Çocuğunuz çok başarılı bir öğrenci olabilir, anne-baba olarak sizlerde çok meşgul yada bu zamanda çocuğunuzdan uzakta olabilirsiniz. Çocuğunuz kendisini sorumlu olarak gördüğü siz anne ve babasına, başarısını bir an önce göstermek isteyebilir. Böyle bir zamanda çocuğunuzun yanında olmak, en azından telefonla iletişim kurarak bunu paylaşmanız faydalı olacaktır. Unutmamak gerekir ki; başarının takdir edilmesi gecikmeye gelmez. Nasıl ki halkımız arasında geçerli bir ilke olarak dile getirilen “İşçinin hakkı, alın teri kurumadan verilmelidir” sözü gibi, takdir ve iltifat da başarının ücretidir, gecikmemelidir. Bu aynı zamanda çocuğunuzda “umursanmıyorum” duygusunun oluşmasını da engelleyecektir.

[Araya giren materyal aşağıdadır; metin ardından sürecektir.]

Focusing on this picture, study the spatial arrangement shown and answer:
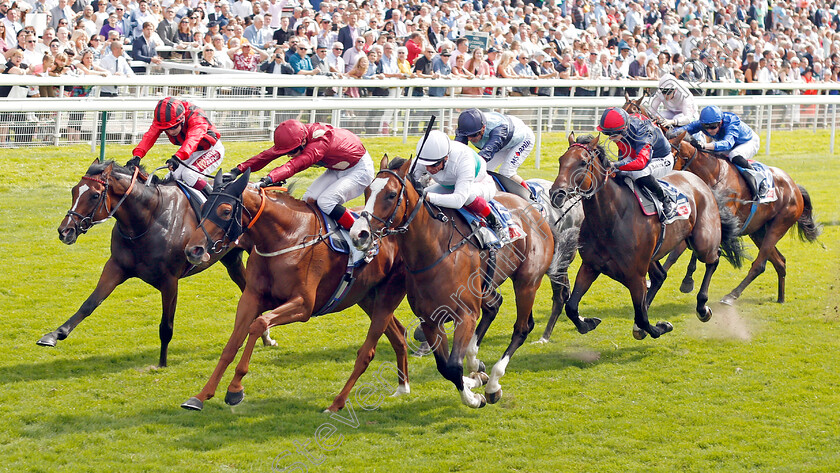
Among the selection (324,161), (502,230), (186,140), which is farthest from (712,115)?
(186,140)

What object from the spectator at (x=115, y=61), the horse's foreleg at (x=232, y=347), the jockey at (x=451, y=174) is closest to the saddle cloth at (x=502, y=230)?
the jockey at (x=451, y=174)

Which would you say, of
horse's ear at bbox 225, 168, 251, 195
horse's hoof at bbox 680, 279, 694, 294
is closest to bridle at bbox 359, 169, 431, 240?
horse's ear at bbox 225, 168, 251, 195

Çocuğunuz başarılı ve her yıl karne getiren biri olarak, zayıfı olmasa bile, geçmişe göre biraz daha düşük notlardan oluşan bir karne getirmiş olabilir. Böyle bir durumdaki öğrenci de hassastır. Ona bu durumda geçmişiyle karşılaştırma yaparak olumsuz mesajlar vermeyin. “Başarısını, şaşırmadan soru sormadan tebrik edin. Bu geriye gidişin nedenini öğrenmeyi daha sonraki uygun bir zamana bırakın.
Bir çok öğrenci başarısız karneden ve anne-babanın buna tepkisinden değil asıl çevresindeki, anlayışsız, acımasız, hoşgörüsüz, yargılayıcı, aşağılayıcı kimselerden göreceği davranışlardan korkmaktadır. Çocuklarınızı çevrenizdeki başka çocuklarla karşılaştıran rekabetçi, acımasızca eleştiren kimselerden çocukların başarısızlarının uzun uzun dillendirildiği ortamlardan uzak tutun. Böyle durumlarla karşılaşıldığında çocuğa destek olunmalıdır. Aksi durumda çocuğunuzda güvensizlik, suçluluk, yetersizlik duygusu pekişecektir.
HERKESE SON SÖZ:
Karne çocuklar arasındaki ayrımcılığa, başarısızı cezalandırmaya değil, hayat başarısının okul başarısıyla sınırlı olmadığının; çocuğun zekanın yanı sıra duygusu, hayali, arzusu kısaca ruhu olan sosyal bir varlık olduğunun; başarısız bir karnenin (bazen başarılı karne için de) çocuğun içinde bulunduğu bir olumsuz işleyişin belirtisi olabileceğinden anlaşılmasına aracılık etmeli, bu sayede öğretmen-anne-baba ve rehber öğretmen arasındaki işbirliği pekişmelidir.